* [What to produce]:
Reproduce the material starting at the line that contains "How far is the" and ending at the line that contains "1.53 metres", with "flush mount ceiling light" replaced by "pendant lamp" and nothing else changed.

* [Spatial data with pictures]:
*****

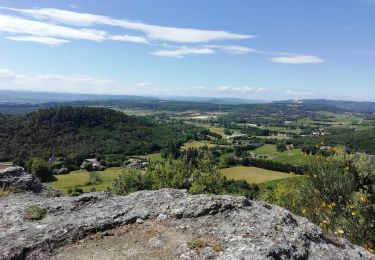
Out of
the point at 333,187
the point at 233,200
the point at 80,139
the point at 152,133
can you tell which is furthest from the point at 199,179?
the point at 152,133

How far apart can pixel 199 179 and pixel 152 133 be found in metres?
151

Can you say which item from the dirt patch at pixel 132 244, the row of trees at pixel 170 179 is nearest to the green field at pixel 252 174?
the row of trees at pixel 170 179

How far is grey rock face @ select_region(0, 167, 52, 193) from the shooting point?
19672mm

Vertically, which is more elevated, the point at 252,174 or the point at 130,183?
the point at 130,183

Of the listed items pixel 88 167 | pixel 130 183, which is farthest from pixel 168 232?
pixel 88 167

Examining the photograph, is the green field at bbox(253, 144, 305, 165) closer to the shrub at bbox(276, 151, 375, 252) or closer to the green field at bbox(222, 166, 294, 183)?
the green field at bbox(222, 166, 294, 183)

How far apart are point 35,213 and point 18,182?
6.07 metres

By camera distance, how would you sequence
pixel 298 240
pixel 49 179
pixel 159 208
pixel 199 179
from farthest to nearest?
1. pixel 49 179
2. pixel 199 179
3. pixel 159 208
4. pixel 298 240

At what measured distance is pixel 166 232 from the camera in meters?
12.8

*****

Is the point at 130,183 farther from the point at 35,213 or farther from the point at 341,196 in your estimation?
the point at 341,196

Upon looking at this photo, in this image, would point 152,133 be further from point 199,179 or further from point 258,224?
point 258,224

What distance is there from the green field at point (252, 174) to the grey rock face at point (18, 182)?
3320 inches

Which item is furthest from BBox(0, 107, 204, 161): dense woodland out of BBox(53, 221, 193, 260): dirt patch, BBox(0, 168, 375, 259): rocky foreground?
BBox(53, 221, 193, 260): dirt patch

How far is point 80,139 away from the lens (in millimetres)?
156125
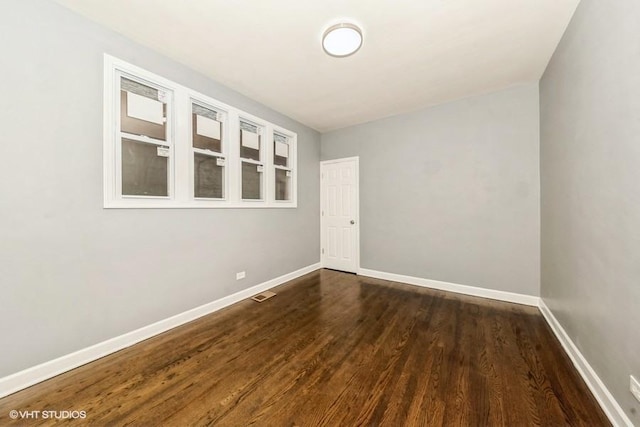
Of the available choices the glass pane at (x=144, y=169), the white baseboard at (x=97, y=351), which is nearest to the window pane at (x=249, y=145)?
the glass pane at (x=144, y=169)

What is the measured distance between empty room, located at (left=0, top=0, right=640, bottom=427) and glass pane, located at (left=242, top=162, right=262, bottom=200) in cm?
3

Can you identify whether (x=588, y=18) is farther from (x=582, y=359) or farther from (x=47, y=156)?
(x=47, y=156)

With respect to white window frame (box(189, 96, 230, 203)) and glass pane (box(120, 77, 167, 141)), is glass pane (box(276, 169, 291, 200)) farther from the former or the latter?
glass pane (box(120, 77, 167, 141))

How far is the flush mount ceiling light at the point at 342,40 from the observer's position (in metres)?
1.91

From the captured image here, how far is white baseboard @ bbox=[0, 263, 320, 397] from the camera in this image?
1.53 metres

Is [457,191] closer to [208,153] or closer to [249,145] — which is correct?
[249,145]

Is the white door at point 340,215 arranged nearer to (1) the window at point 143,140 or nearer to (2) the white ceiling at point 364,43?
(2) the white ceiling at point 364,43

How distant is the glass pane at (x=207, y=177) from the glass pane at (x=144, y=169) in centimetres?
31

*****

* [Solution below]:
How far is the pendant lamp at the point at 342,40 from the observer's position (in metres)?
1.91

From the captured image here, how far is white baseboard @ bbox=[0, 263, 320, 397] from the camera in this image?
1.53 metres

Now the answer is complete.